◇愛のエンブレム◇ 122
QVAM BENE NAVIGANT, QVOS AMOR DIRIGIT?
Tibul. Si quis amat, quos amare iuuat feliciter ardet,
Gaudeat, & vento nauiget ille suo.
Eurip. Quicumque homines amori capti fuerint,
Si commodos nanciscantur amores,
Nullum eis abest voluptatis genus.
アモルを舵取りにする人たちは、どれほど巧みに航海するのか。
ティブッルス 恋するのがうれしくて、恋をしているなら、その情熱はうまく燃えている。
そんな男は、順風を受けてにこにこしながら航海をさせるがよい。
エウリーピデース 恋の虜になって、偶然にも、その恋が自分に
ぴったりなら、どんな男であれ、
ありとあらゆる喜びに不自由することはない。
順風が吹けば巡航
風と潮の流れにうまく乗れば、愛は幸福そのもので、
帆をいっぱいにふくらませて望んだ港に進んでいく。
とはいえ、嫉妬の逆風✒が一吹きもしないといった
幸福に恵まれる話は、ほとんど誰もすることができない。
❁図絵❁
アモルが帆船の舵取りをしている。船は風神から追い風を受けて、帆をいっぱいにふくらませ、朝日に向かって進んでいる。船の中では仲むつまじいカップルが互いに見つめ合っている。
❁参考図❁
ディルク・ハルス (Dirck Hals)「手紙をもって腰掛ける女性」1633年
つやのある絹の服をまとった女性がにっこり笑いながら、イスの背に腕をかけ、得意げにラブレターを片手で下げている。壁にかかっている絵には、順風満帆で海を進む船が描かれている。なお女性が右足を載せているのは足温器で、手紙の内容が女性の意にかなう暖かいものであったことは間違いない。
〖典拠:銘題・解説詩〗
典拠不記載:
ティブッルス:[➽12番]実際にはオウィディウス[➽世番]『恋愛治療』13-14 行[➽43番]。ここでオウィディウスは、恋することがうれしいなら、それはうまくいっていると述べている。しかしこれに続けて、恋をしたが、相手が横暴な女で苦しんでいるなら、身を滅ぼさないための療法を授けようといっている。
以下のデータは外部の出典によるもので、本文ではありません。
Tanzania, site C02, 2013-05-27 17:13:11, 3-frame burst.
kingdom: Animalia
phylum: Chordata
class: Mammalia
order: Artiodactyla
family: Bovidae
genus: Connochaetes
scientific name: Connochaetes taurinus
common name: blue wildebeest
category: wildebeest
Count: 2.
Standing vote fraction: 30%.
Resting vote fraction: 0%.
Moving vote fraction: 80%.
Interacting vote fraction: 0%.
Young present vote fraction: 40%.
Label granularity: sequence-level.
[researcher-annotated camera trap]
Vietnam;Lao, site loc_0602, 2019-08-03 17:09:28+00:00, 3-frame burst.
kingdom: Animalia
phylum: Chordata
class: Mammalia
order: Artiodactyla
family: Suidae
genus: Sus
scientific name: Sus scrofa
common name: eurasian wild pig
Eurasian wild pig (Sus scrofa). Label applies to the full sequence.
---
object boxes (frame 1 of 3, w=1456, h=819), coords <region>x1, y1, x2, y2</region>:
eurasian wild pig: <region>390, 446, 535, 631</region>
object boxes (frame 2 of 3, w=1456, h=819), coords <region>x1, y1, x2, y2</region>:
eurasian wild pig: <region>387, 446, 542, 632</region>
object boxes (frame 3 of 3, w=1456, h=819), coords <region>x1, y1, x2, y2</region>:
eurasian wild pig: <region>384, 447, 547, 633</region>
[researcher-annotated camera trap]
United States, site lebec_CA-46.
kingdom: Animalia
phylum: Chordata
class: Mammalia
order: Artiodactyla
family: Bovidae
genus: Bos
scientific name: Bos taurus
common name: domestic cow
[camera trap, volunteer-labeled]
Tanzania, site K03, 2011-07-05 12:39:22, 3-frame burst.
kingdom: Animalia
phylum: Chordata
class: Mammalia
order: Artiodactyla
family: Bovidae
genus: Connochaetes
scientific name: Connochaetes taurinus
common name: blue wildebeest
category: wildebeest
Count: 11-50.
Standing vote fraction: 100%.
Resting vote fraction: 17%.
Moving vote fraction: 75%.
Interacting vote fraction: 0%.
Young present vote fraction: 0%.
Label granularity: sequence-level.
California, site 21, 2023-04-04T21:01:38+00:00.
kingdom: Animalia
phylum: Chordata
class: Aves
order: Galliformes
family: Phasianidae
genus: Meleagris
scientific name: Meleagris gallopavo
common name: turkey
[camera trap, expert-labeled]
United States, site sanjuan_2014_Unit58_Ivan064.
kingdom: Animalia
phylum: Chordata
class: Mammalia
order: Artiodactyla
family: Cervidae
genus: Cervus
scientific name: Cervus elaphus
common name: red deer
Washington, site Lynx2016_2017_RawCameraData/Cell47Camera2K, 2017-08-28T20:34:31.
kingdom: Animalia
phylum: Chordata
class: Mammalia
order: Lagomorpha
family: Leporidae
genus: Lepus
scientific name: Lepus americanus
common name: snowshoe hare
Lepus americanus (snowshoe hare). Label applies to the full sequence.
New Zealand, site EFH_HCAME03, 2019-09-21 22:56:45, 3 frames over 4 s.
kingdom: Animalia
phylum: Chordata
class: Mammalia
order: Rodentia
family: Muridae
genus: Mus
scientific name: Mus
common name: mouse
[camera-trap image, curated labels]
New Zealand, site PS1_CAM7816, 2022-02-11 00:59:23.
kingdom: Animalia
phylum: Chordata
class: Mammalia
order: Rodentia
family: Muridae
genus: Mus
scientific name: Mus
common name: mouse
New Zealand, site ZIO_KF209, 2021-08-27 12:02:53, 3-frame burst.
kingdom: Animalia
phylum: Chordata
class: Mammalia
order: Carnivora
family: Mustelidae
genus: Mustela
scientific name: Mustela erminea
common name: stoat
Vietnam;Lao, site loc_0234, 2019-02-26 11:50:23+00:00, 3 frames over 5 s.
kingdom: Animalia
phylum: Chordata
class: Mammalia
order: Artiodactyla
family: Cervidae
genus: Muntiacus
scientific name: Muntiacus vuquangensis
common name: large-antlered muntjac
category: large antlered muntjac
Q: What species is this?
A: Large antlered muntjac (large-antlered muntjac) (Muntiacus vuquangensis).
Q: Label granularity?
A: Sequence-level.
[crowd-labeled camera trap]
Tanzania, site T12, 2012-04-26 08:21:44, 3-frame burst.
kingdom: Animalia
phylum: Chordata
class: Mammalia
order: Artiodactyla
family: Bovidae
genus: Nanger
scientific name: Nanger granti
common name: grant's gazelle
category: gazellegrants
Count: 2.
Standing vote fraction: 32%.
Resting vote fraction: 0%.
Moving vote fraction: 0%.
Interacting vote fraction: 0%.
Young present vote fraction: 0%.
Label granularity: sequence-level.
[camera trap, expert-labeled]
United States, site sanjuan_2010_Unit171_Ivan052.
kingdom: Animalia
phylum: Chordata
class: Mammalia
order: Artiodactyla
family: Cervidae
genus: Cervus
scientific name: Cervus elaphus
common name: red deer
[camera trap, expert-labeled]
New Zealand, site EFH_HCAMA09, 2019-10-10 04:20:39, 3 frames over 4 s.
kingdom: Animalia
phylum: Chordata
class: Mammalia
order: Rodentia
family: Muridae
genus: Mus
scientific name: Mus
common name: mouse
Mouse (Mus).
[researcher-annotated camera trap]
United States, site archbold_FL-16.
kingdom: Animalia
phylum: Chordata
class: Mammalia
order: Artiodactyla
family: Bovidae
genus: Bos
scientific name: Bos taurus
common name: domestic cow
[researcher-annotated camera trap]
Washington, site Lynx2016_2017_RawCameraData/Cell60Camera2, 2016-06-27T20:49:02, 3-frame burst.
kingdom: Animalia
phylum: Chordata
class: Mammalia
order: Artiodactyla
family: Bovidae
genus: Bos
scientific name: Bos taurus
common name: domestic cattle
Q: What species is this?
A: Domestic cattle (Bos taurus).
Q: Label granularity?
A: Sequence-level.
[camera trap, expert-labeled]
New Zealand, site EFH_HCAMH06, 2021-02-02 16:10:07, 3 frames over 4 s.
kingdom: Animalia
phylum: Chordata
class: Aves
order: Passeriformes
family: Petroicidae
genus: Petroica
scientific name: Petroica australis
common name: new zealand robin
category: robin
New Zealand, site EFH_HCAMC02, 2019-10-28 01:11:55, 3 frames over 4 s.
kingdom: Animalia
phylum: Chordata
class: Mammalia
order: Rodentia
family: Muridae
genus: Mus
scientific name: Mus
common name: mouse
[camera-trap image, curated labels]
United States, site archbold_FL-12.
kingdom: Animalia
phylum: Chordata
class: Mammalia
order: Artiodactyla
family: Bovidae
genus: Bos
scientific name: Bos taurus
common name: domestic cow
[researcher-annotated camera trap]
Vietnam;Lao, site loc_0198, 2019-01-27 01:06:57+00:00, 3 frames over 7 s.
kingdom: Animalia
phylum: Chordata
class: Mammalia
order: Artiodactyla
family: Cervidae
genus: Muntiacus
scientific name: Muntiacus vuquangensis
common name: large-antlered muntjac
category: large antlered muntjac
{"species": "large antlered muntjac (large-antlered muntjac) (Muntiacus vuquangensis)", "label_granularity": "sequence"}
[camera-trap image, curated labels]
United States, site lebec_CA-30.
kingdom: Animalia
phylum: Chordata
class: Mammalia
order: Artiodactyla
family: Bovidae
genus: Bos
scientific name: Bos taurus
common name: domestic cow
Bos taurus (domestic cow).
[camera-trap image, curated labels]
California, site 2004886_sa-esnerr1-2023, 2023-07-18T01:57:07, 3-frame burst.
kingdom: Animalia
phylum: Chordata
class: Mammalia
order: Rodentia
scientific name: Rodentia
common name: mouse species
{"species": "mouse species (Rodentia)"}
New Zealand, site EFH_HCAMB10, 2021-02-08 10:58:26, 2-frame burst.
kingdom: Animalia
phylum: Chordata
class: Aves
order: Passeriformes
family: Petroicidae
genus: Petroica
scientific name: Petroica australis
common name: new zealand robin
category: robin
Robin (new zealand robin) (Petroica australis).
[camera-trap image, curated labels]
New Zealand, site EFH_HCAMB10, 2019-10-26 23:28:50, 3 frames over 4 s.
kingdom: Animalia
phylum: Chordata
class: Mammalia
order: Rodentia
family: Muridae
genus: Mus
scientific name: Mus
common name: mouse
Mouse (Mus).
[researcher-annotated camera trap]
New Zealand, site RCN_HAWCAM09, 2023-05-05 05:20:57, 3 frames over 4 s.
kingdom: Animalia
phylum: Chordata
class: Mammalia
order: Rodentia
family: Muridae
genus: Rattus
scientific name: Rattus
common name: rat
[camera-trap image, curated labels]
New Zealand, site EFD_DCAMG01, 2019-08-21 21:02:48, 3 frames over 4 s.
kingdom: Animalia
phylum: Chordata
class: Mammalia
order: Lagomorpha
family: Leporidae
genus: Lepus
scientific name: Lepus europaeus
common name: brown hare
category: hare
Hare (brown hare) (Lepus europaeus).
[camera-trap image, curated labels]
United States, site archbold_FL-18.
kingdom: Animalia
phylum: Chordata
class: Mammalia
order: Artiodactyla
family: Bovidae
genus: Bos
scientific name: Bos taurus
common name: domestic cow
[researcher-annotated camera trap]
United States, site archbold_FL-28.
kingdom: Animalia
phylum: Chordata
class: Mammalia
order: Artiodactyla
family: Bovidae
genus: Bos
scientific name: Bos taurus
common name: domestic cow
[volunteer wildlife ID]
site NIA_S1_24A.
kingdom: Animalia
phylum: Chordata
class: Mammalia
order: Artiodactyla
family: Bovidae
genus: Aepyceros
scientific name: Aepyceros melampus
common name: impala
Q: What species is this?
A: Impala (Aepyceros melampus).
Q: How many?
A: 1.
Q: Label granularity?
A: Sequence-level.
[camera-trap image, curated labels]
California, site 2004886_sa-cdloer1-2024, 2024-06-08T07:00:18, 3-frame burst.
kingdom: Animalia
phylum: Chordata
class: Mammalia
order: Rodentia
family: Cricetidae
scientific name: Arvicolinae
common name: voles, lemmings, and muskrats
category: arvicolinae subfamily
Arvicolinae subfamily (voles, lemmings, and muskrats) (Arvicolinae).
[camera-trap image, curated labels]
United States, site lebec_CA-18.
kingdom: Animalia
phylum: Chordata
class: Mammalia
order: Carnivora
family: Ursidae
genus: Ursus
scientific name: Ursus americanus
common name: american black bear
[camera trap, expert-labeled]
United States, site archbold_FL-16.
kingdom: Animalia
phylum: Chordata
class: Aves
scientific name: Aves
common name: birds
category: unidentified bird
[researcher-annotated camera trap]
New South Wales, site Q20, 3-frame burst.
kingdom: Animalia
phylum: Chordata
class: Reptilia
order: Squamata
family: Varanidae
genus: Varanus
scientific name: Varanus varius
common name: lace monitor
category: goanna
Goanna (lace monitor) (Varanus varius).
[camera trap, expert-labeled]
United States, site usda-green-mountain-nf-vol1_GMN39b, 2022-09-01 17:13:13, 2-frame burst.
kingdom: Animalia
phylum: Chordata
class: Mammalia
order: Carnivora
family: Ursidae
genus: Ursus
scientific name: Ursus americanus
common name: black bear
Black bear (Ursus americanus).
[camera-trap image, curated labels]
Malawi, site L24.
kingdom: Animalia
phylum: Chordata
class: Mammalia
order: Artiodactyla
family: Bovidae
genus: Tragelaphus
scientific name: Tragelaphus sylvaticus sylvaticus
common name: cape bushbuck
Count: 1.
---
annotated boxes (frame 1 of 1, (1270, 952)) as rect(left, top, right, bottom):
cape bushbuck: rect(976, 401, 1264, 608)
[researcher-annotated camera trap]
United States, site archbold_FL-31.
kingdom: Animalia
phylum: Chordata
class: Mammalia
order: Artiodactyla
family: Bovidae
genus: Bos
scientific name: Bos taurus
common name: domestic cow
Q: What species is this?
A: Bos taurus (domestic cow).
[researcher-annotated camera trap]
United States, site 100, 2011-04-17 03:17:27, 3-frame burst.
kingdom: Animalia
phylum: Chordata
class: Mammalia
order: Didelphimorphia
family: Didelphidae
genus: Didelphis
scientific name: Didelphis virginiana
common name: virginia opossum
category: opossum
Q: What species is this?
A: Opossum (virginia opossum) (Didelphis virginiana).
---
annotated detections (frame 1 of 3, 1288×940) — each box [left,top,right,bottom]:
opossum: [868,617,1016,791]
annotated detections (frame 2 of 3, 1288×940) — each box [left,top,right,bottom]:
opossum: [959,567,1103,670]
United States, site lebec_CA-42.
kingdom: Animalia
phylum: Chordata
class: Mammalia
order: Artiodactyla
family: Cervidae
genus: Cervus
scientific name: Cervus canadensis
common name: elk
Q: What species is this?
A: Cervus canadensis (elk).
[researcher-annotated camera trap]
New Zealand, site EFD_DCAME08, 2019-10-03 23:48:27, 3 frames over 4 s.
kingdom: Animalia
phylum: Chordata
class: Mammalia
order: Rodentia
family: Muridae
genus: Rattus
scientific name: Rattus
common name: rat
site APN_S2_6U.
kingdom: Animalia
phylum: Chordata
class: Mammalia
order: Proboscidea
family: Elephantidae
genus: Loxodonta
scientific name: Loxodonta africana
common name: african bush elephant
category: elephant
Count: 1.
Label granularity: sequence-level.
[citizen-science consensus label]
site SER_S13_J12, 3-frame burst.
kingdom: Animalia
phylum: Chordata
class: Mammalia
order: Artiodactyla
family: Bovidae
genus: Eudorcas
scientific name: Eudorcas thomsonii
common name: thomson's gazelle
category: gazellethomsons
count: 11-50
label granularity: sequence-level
エウリーピデース:[➽92番]フェーンと同時代人のロバート・バートン✒はこの箇所を引用して、結婚愛についてあてはめ、仲のよい夫婦は神の心にかなっていると述べている。またバートンは典拠を、エウリーピデース『アンドロマケー』(行数不記載)としている。
〖注解・比較〗
嫉妬の逆風:幸せなカップルを見た他人は、嫉妬心を起こして、カップルにいろいろと邪魔をするということ。
ロバート・バートン:〔1577-1640年] イギリスの神学者。英国国教会牧師として、また書物を妻として、膨大な『憂鬱の解剖』(初版1621年)を著した。この著作内では数多くの引用が散りばめられ、その数は常人の域を遙かに超えている。
航海:「いで我を 人なとがめそ 大船の ゆたのたゆたに もの思ふ頃ぞ」(古今和歌集 508)。いや皆様、どうか私の姿を見て、怪しみとがめないように。私は波間にゆったりと浮かぶ大船のように、恋の思いでぼんやりとしているこの頃なのですから。